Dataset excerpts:

BEGIN

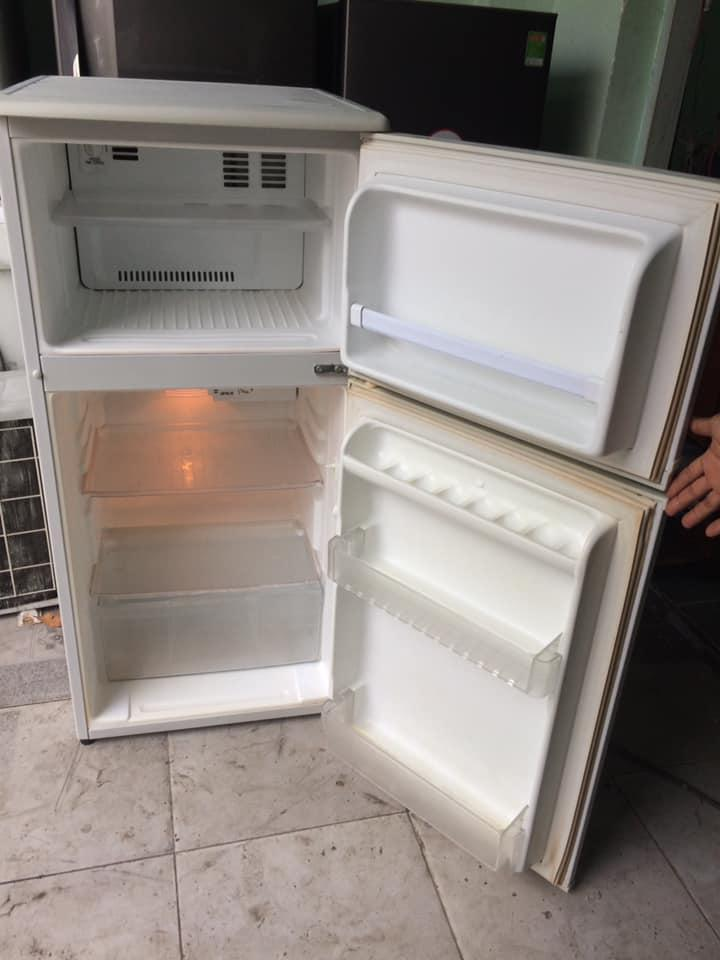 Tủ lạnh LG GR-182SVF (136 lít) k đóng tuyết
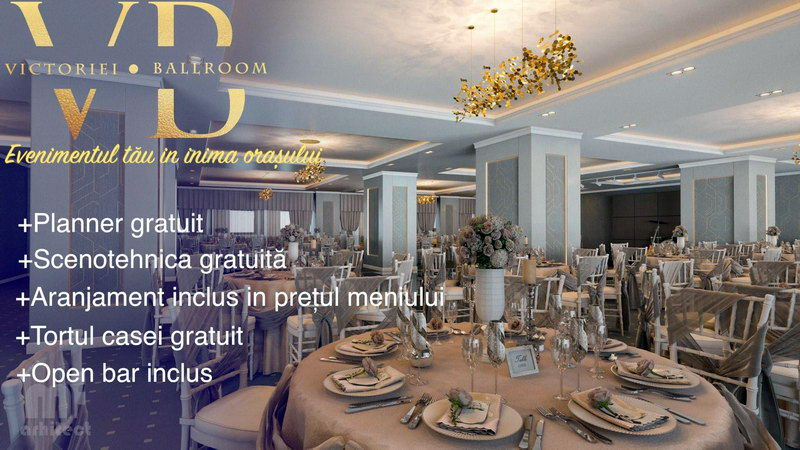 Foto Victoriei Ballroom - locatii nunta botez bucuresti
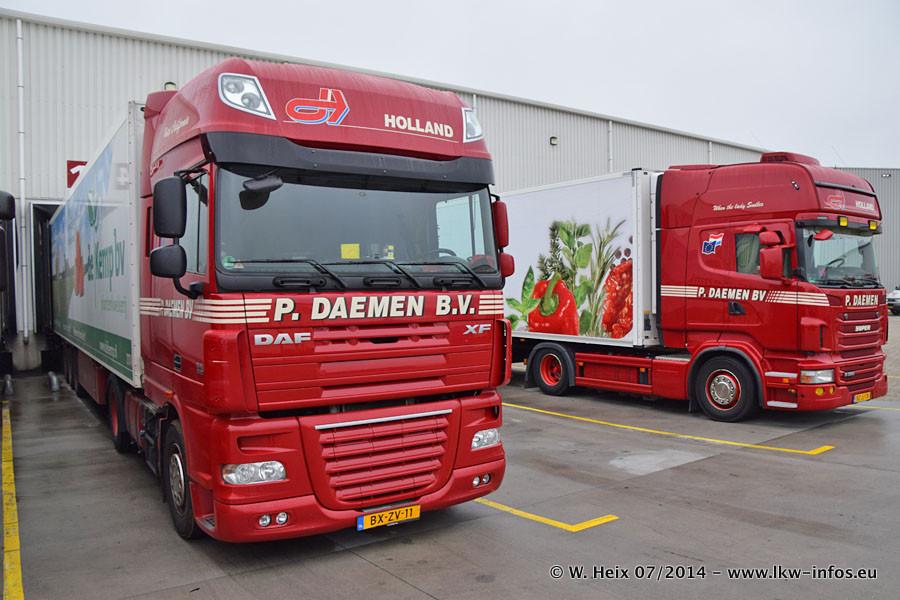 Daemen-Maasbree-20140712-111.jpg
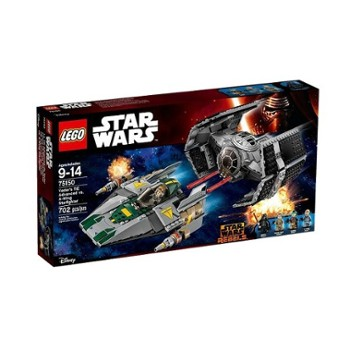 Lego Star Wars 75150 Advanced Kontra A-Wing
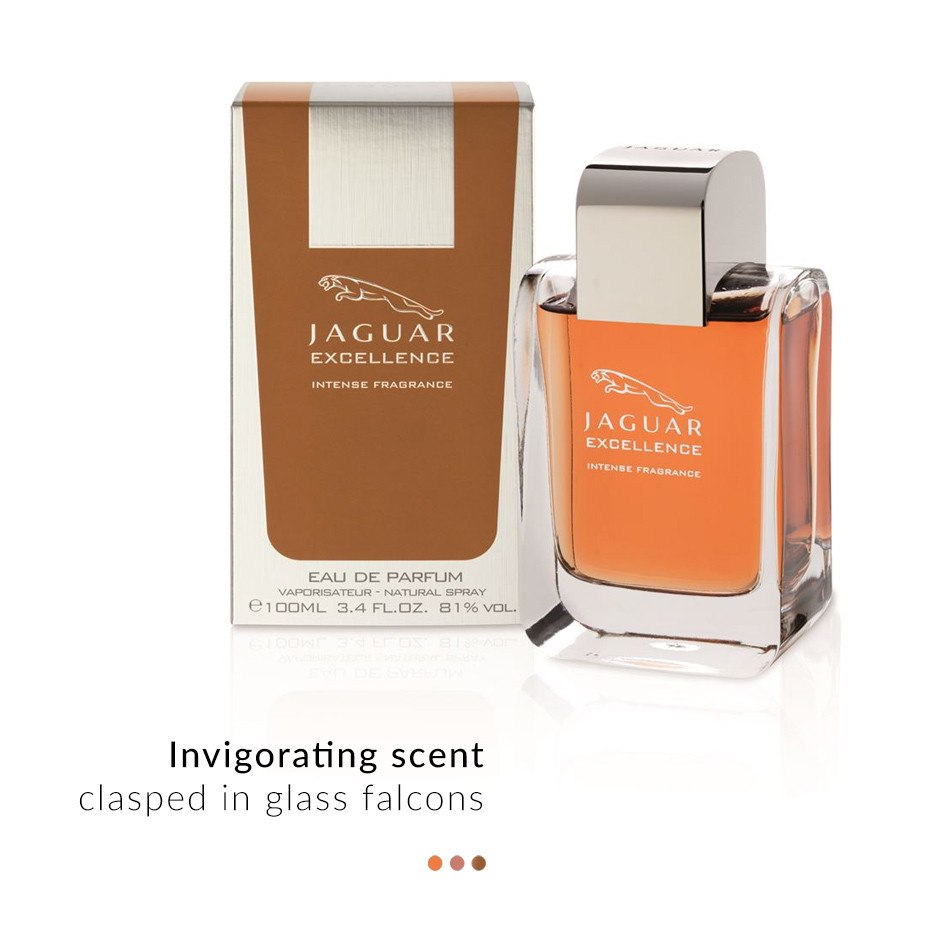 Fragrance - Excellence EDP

END

EXERCISE AIM —
Write the data out again exactly, but without its images.

RESPONSE TO THE EXERCISE —
 Tủ lạnh LG GR-182SVF (136 lít) k đóng tuyết
 Foto Victoriei Ballroom - locatii nunta botez bucuresti
 Daemen-Maasbree-20140712-111.jpg
 Lego Star Wars 75150 Advanced Kontra A-Wing
 Fragrance - Excellence EDP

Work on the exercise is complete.